Chicken and Pasta Salad
Ready to eat in 20 minutes
1 large chicken (boiled)
400 g (1 lb) penne
1/4 cup (60ml/2 fl oz) olive oil
2 tablespoons white vinegar
250 g (6 1/2 oz) tomatoes, halved
1/3 cup (20 g/2/3 oz) chopped fresh basil leaves
1/2 cup (75 g/2 1/2 oz) chopped pitted black olives
Freshly ground black pepper, to taste
- The chicken should be boneless and cut into fine shreds.
- Meanwhile, cook the penne in a large pan of rapidly boiling water until al dente; drain well and transfer to a serving bowl. Combine the oil and vinegar and toss through while the pasta is still warm.
- Add the chicken, tomatoes, basil and olives to the pasta, and toss thoroughly to combine. Sprinkle with freshly ground black pepper. Serve warm, as a main meal, or at room temperature as part of a selection of salads.
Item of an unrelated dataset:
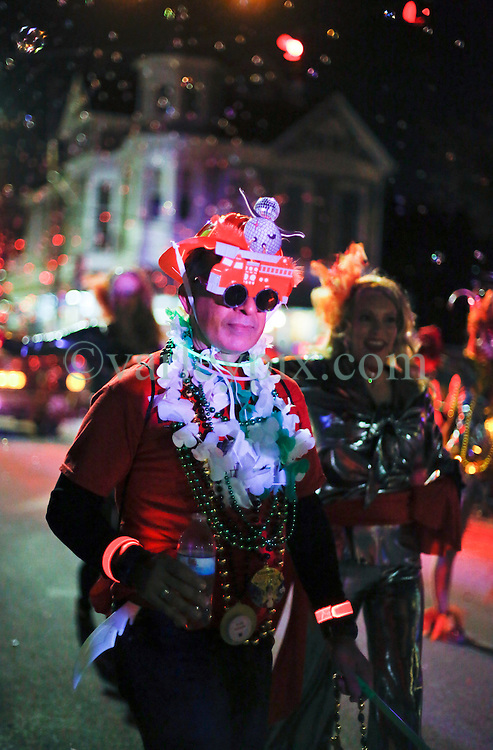29 January 2016. New Orleans, Louisiana.<br /> The Krewe of Cleopatra kicks off the main parading season of Mardi Gras in New Orleans with floats filled with riders dispensing beads and throws, marching bands and dance troupes. Families line the streets Uptown to cheer on Cleopatra - 'Throw me something Mister!'<br /> Photo©; Charlie Varley/varleypix.com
Note: The salad may be made up to 2 hours in advance. However, do not add the chicken until close to serving time – it should be refrigerated until required. Chop and add the basil close to serving time as well, as it discolours when cut.
Pasta is the ideal basis for quick, but delicious, meals. All the dishes can be on the table in less than 30 minutes. The key to quick, fuss-free meals lies in a well-stocked store-cupboard.
How to cook Pasta: Cooking times will vary with the different types of pasta used. Follow the manufacturer’s recommendation on the packet. The only sure way to find out if pasta is ready is to taste it. The pasta should be just tender, not at all raw or soft. This is known as ‘al dente’, which literally means ‘to the tooth’. Pasta should be cooked in a very large pan to allow room for expansion and to prevent clumping. Allow 8 cups (2 liters) of water for every 500 g (1lb) of pasta.
Bring the water to the boil, then add the pasta. When the water starts to the boil again, begin timing and taste the pasta just short of the given cooking time.